10 fevereiro 2014

Paisagens II

Decifra com a pressa de um mosquete,

     o contorno sombreado a jusante dos teus dedos
     o azul longitudinal do oceano profundo
     a cadência das ondas que se quebram no areal submerso
     as sombras das arvores que pendem sobre as fragas do riacho mudo
     as raízes embaraçadas por ferrolhos nodosos de outros tempos

e liberta todos os muros e jardins entorpecidos num repente
a cruz que recrudesce numa longínqua vereda secreta
o espasmo de todos os silêncios encorajados a completar o universo
a luz densa que nem as sombras nem as gentes conhecem
aprisionada num quadrante
onde se consomem as indulgências do tempo agreste.

Condensa numa urgência 
as palavras que brotam ansiosas do teu mundo,
revolve o cálido despedaçar do vento,
segura com as mãos a água doce das nascentes
e envolve a doce frouxidão que se eleva sorridente
num sopro de fogo que depura subtilmente
no âmago sonoro escavado lentamente
nas galerias do mato cromático ribeirinho
junto às linhas de água que emanam do teu peito. 
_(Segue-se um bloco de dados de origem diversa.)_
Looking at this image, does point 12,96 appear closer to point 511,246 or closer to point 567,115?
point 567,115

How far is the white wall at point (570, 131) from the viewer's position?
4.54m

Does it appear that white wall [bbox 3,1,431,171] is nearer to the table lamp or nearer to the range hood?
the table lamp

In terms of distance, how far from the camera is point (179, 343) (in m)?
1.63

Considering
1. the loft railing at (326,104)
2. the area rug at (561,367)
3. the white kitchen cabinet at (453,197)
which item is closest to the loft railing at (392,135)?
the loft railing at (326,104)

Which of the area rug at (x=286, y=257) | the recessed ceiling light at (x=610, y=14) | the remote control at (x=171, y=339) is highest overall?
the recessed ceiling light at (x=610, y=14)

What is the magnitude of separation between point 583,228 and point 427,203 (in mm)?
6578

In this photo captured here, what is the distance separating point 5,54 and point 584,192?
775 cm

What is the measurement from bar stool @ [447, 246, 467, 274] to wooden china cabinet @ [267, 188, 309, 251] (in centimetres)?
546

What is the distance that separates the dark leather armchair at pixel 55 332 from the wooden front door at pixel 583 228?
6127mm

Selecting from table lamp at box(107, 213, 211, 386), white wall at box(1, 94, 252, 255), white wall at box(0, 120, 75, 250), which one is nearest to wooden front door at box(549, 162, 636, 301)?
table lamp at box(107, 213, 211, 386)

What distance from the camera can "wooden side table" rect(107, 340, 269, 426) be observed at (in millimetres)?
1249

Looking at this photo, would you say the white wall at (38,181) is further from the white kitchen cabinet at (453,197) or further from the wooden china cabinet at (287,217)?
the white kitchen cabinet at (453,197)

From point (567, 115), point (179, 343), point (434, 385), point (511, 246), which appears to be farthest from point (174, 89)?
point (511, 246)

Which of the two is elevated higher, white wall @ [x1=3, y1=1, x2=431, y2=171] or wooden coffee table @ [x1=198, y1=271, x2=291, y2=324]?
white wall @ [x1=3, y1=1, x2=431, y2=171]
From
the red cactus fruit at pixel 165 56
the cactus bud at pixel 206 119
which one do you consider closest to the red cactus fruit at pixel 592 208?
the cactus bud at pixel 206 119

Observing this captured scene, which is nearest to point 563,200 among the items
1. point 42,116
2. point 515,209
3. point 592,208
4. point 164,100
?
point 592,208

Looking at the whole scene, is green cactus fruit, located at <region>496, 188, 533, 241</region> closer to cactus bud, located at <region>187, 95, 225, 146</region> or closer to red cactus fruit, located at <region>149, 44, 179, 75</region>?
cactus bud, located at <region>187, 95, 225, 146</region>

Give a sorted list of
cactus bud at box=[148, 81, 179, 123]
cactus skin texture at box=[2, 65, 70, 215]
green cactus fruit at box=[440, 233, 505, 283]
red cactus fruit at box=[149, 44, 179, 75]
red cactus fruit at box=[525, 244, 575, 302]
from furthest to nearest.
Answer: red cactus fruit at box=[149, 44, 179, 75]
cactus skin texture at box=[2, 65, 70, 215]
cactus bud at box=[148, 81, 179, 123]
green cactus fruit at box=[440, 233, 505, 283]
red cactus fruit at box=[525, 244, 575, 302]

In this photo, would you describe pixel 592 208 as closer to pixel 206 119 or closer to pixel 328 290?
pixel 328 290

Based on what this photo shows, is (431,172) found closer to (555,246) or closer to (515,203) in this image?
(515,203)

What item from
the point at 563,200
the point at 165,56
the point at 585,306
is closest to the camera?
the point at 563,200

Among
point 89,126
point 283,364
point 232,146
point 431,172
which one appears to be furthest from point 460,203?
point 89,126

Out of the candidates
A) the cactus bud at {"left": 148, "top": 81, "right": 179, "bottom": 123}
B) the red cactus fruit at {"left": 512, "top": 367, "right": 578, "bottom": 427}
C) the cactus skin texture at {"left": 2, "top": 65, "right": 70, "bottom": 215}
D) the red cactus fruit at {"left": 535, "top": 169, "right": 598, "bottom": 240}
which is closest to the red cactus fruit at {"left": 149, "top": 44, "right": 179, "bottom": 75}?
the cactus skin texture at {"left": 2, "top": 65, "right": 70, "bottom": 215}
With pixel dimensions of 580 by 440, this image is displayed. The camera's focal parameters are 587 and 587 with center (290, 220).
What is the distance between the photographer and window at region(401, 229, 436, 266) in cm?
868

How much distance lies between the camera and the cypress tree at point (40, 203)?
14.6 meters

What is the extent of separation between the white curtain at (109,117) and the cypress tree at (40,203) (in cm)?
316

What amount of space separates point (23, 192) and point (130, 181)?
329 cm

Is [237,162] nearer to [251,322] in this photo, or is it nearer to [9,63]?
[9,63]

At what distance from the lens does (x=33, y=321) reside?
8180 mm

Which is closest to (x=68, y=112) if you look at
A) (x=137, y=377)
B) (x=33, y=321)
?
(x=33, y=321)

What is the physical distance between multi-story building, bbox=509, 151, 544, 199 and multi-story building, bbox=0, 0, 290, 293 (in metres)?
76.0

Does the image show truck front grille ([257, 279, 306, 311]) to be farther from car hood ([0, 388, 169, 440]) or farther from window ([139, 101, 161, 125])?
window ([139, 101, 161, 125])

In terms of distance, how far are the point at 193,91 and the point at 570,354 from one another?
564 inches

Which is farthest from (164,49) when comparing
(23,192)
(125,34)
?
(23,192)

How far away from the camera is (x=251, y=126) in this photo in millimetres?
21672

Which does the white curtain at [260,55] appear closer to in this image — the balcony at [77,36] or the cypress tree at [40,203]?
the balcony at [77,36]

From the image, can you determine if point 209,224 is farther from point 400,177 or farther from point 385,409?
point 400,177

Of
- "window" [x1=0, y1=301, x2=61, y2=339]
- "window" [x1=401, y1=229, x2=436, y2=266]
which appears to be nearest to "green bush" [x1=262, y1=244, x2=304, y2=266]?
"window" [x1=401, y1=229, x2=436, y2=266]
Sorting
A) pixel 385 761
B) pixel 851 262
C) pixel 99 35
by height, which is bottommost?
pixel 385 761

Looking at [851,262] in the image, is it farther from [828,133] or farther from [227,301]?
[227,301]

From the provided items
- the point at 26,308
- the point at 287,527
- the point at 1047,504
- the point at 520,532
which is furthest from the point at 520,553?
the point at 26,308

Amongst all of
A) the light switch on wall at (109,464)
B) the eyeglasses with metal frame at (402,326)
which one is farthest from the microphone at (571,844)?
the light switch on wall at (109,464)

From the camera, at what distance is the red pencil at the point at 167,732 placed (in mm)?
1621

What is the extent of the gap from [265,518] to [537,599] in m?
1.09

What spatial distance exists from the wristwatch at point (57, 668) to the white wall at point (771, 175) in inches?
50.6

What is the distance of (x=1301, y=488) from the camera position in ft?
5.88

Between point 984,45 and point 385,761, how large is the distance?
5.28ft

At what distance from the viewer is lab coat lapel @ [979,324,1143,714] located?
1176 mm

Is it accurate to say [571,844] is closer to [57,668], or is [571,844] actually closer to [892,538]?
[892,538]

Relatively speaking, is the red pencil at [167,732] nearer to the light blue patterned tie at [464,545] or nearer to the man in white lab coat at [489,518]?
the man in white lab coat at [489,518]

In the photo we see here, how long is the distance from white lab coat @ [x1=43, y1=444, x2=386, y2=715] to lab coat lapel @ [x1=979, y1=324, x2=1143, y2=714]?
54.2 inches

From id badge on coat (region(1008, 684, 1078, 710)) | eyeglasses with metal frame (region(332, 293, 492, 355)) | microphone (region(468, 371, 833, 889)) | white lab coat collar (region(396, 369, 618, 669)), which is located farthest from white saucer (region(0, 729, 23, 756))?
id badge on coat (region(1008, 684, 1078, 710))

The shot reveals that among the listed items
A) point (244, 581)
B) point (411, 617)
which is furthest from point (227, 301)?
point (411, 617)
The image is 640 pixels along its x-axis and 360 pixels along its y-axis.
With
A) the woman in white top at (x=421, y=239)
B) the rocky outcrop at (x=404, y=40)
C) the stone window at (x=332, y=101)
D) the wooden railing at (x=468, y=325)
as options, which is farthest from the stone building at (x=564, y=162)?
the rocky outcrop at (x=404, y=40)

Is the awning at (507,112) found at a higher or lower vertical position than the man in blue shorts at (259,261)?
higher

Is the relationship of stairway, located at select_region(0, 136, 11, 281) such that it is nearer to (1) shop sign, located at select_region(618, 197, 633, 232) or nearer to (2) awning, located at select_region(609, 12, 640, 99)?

Quebra o crepúsculo da noite sombria
as amarras dessa respiração inexpressiva
a languidez do indulgente que se esconde no avesso do dia
e desenha um caminho sereno
com o impulso da luz ancorada na orla dos teus dedos
unindo os pontos vorazes das coordenadas com arestas verdes
à tecedura urdida dos paralelos peregrinos
construídos sobre os pilares
que unem as infinitas constelações do tempo.

Atravessa o espaço intangível com um estampido repentino
agarra-te à omissão de um emaranhado de poemas
separa a cálida revelação projectada pelas hipérboles desenhadas
e assume a passagem para a dimensão que se suspende
vislumbrando o âmago de todas as camadas que estremecem as palavras
apressadas em chegar da rocha à escultura
do poema ao dialecto
da pedra à revoada atabalhoada
dos bandos de pássaros soltos à desgarrada
do silêncio tumultuoso das estações
ao azul acinzentado do teu espanto fraga canto sequestrado
obliterado no esplendor dos portos dissipados
onde os poetas respiravam dialéctos dramáticos
insuflados pelos inesperados açoites do vento.